Calum Macdonald makes clear in his liner-note that Weiner was very much part of a Hungarian quadrumvirate alongside Bartok, Kodaly and Dohnanyi. His reputation however travelled less easily than those of his confreres. His musical production of some fifty works tailed off after the mid-1920s as his teaching duties took a hold. Among some fifty works there are three string quartets, a string trio, some violin concertos, a concertino for piano and orchestra and a romance for cello, harp and strings. His numerous pupils included Anda, Dorati, Katsaris, Kentner, Rózsa, Solti, Starker, Varga, Vasary and Vegh.  
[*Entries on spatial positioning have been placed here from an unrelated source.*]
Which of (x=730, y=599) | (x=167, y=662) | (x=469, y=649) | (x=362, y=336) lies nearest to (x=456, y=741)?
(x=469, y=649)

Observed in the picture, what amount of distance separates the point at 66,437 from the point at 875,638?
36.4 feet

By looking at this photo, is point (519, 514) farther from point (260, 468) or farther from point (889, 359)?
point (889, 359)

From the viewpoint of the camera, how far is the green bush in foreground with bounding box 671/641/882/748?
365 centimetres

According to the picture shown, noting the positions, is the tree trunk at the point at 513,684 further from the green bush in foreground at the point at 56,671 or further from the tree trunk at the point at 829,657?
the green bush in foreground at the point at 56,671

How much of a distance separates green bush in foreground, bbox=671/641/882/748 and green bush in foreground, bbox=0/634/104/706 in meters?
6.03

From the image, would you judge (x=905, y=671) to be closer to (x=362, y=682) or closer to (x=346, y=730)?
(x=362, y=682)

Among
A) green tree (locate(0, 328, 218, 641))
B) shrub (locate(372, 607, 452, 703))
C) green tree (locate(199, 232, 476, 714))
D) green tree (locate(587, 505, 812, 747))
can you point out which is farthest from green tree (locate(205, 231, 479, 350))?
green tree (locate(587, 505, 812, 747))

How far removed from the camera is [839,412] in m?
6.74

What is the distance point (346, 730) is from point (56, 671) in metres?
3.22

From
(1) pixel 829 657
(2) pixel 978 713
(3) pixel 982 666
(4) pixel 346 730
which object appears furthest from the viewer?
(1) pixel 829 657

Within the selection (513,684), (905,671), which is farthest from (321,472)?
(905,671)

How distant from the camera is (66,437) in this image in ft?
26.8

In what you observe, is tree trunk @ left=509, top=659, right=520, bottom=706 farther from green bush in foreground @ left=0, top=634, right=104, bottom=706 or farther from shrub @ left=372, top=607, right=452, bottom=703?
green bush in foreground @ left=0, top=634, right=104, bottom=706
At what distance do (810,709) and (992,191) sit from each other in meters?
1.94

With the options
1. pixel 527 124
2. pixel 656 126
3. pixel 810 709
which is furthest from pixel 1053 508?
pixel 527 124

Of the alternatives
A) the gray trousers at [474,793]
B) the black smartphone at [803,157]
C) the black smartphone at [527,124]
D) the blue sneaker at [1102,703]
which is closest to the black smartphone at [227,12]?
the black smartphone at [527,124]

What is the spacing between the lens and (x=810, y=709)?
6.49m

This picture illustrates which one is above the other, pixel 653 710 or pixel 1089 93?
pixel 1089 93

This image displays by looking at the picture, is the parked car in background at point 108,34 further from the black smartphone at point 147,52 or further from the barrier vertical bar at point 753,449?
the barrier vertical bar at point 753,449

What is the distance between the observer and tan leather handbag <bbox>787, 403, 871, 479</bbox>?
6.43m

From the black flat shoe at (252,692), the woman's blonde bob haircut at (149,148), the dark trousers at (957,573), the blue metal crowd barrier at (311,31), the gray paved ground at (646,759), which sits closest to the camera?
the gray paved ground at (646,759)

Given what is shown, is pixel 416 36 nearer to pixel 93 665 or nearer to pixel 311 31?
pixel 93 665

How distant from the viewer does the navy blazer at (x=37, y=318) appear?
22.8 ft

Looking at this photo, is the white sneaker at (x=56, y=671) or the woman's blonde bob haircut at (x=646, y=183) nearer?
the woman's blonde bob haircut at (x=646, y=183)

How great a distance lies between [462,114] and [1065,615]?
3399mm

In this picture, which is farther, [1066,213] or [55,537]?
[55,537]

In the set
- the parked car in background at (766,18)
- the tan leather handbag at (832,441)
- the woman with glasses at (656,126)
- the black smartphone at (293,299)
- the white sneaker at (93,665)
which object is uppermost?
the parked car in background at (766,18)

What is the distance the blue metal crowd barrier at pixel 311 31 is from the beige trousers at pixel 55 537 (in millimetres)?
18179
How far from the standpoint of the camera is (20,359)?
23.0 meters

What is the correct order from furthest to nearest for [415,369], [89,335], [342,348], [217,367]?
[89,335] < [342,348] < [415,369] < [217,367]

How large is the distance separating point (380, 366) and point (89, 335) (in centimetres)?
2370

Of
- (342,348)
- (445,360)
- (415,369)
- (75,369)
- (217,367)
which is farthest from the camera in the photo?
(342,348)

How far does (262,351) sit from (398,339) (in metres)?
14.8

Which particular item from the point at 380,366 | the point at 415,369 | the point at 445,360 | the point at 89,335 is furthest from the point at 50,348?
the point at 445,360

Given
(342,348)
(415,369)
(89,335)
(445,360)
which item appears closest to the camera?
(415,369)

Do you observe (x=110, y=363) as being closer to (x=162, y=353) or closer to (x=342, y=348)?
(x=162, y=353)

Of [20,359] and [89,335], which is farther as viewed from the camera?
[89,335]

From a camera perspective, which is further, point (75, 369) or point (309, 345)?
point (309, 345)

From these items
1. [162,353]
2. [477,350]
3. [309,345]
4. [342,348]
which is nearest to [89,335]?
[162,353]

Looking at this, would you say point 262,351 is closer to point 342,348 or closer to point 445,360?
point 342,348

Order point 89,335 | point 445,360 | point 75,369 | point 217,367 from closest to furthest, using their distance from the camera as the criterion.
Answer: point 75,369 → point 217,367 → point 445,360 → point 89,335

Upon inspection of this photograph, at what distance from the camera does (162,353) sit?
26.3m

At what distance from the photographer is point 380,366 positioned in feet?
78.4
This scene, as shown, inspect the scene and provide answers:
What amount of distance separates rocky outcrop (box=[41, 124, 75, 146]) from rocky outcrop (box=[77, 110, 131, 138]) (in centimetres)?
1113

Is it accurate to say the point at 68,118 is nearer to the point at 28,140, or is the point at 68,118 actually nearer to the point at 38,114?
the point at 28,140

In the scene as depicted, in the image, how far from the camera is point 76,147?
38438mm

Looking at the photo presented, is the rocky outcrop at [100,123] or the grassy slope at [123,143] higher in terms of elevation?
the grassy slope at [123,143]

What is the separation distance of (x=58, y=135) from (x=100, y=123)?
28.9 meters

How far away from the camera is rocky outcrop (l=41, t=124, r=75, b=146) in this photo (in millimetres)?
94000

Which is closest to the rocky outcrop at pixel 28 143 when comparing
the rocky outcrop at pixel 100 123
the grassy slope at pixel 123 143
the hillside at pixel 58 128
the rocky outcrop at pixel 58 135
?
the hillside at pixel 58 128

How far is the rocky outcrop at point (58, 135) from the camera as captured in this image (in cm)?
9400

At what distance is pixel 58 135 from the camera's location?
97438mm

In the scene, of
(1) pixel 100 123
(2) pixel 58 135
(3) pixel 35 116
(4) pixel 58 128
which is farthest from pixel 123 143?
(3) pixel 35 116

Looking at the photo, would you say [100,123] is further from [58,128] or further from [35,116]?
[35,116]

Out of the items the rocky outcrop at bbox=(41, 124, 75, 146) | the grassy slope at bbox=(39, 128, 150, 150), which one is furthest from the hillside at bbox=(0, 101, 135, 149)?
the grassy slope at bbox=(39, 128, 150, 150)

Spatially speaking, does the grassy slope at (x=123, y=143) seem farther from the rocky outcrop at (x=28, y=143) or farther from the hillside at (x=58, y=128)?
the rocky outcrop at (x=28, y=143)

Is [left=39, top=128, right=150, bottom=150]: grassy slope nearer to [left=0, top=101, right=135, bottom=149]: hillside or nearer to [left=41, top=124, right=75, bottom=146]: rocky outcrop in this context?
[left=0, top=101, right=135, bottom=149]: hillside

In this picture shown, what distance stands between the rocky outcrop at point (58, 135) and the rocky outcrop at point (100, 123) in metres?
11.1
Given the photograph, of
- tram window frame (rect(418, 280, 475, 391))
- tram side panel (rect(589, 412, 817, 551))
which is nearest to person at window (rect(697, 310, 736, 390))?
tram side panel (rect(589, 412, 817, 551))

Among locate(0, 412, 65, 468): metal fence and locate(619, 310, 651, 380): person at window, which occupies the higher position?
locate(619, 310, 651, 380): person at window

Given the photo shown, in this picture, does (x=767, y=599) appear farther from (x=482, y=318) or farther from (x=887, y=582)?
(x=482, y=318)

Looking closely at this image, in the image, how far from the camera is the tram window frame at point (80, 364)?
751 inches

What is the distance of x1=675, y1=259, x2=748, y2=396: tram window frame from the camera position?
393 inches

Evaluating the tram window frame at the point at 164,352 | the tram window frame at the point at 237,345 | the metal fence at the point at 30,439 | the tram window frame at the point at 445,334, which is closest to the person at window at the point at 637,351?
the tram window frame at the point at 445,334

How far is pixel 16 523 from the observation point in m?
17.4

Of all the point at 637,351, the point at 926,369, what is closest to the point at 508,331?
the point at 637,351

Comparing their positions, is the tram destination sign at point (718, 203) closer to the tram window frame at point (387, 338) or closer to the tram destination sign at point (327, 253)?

The 1911 First Sonata is constantly in romantic song caught between Brahms and early Richard Strauss. The last movement is exuberant and trips over its own shoelaces in its zest and attack. The four movement Second Sonata is from 1918 written just after his highly successful incidental music for Csongor es Tunde. The music is more tangily Hungarian but still rooted deeply in Brahmsian romanticism. In its orchestral guise this Sonata is the Second Violin Concerto of 1957. This is passionate music in the same sense as the Korngold chamber music and the Delius violin sonatas. The finale brings Weiner as close as he ever got to Kodály. At other moments we think of the heady Delius and at others still of the contemporaneous Dunhill Second Sonata. The Pereg Recruiting Dance mixes military determination with cafe swooning. The Lakodalmos similarly picks up on ikonic Hungarian zigeuner styles. The Three Hungarian Folk Dances and the Twenty Easy Little Pieces are in similarly pointed vein.

Let's hear more Weiner especially the violin concertos, the Csongor es Tunder suites and the three string quartets.

Weiner seems always to have been more Dohnanyi than Kodály. Certainly his style was never anywhere near Bartók. His was the Hungarian gypsy style carried over from the nineteenth century into the twentieth.